CVE-2026-31224: snorkel: RCE via unsafe model deserialization

AWAITING NVD
Published May 12, 2026
CISO Take

The snorkel library through v0.10.0 uses torch.load() without the weights_only=True safety flag in its MultitaskClassifier.load() method, allowing arbitrary Python objects to be deserialized via the Pickle protocol and resulting in remote code execution on the loading host. Any ML pipeline that ingests snorkel model checkpoints from shared storage, model registries, or external sources faces full code execution exposure with the privileges of the training process — which typically includes access to cloud credentials, internal APIs, and sensitive training data. No public exploit or KEV entry exists yet, but pickle deserialization attacks are extensively documented and require only moderate skill to weaponize, making this a realistic threat for organizations with shared model artifact workflows. Until a patched release above v0.10.0 is available, restrict model loading to cryptographically verified internal sources and run picklescan or fickling over all model files before ingestion.

Sources: NVD ATLAS

Risk Assessment

Medium-High risk. Insecure deserialization via Python's pickle protocol is a mature, well-understood attack class with published exploit tooling, lowering the bar for weaponization once a malicious model file can be delivered. The vulnerability grants full arbitrary code execution on the ML host, a high-impact outcome in enterprise environments where training infrastructure often holds elevated credentials and access to downstream systems. The absence of CVSS scoring reflects recency rather than low severity. Organizations running automated MLOps pipelines that load snorkel models without artifact integrity checks are the highest-exposure population.

Attack Kill Chain

Artifact Staging
Adversary crafts a malicious snorkel MultitaskClassifier model file embedding a Python pickle payload designed to execute arbitrary code upon deserialization.
AML.T0018.002
Supply Chain Delivery
Malicious model file is uploaded to a shared model registry, S3 bucket, or artifact repository accessible to the target ML pipeline, replacing or supplementing a legitimate checkpoint.
AML.T0010.003
Execution Trigger
Victim's training pipeline or data scientist calls MultitaskClassifier.load() on the malicious file, triggering torch.load() deserialization without weights_only restriction and executing the pickle payload.
AML.T0011.000
System Compromise
Pickle payload executes with ML process privileges, enabling credential theft, data exfiltration, reverse shell establishment, or lateral movement into connected ML infrastructure and data stores.
AML.T0072

Severity & Risk

CVSS 3.1
N/A
EPSS
N/A
Exploitation Status
No known exploitation
Sophistication
Moderate

Recommended Action

6 steps
  1. Upgrade snorkel to a version above v0.10.0 once a patched release is published; monitor the snorkel-team/snorkel GitHub repository for security advisories.
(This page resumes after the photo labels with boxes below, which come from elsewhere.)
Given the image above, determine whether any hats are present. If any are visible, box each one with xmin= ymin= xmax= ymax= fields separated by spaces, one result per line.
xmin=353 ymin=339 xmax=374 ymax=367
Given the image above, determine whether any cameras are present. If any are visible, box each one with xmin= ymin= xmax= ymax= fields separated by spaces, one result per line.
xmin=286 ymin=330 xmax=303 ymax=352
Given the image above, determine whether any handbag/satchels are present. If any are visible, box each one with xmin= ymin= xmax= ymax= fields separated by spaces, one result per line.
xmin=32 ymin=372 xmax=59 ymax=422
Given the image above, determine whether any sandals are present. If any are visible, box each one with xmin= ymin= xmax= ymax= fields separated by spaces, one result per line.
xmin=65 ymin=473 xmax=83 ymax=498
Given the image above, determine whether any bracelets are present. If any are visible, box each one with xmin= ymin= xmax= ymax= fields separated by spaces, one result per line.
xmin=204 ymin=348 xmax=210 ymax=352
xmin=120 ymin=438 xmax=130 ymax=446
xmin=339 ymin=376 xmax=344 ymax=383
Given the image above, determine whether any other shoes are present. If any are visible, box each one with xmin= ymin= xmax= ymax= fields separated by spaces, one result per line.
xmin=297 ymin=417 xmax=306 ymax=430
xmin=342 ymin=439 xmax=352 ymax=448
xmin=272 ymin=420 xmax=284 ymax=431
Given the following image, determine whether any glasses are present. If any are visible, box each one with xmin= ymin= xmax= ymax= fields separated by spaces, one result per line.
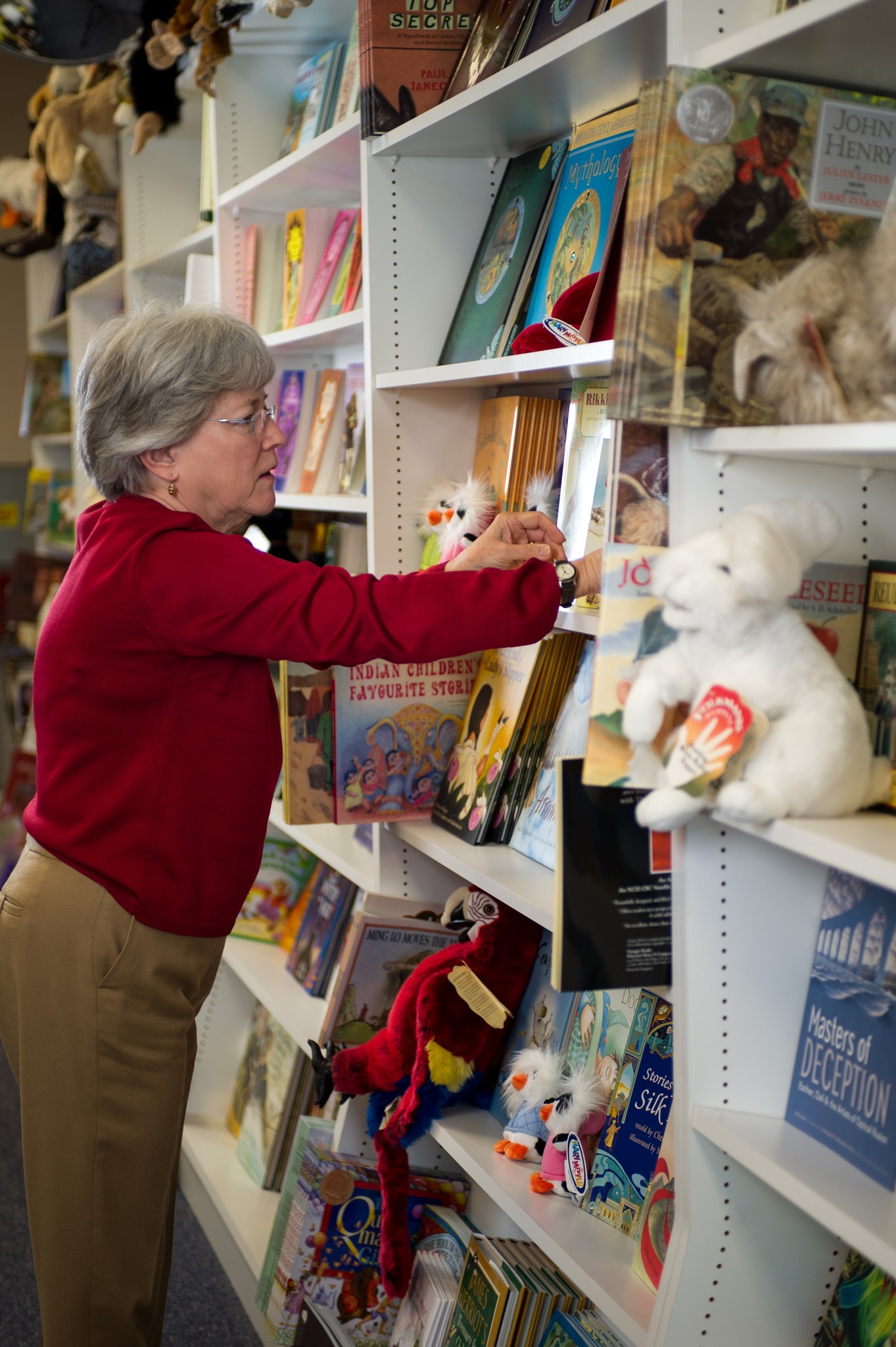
xmin=200 ymin=404 xmax=280 ymax=434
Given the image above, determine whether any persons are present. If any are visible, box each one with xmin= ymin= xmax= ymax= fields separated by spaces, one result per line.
xmin=1 ymin=301 xmax=603 ymax=1347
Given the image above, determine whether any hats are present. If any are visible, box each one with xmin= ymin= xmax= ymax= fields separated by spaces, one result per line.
xmin=759 ymin=89 xmax=809 ymax=125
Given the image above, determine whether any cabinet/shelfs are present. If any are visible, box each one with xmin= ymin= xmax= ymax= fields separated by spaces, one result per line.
xmin=23 ymin=0 xmax=895 ymax=1346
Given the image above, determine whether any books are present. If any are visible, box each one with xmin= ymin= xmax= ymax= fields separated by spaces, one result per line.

  2. Audit all torch.load() calls across your ML codebase and add weights_only=True to every call that does not require full object deserialization.

  3. Enforce SHA-256 hash or cryptographic signature verification on all model artifact files as part of your model registry intake process before loading.

  4. Integrate picklescan or fickling into your CI/CD pipeline to scan model files for malicious pickle payloads at artifact registration time.

  5. Restrict model loading to internally controlled, access-audited storage — do not allow training jobs to load models directly from public URLs or unverified external registries.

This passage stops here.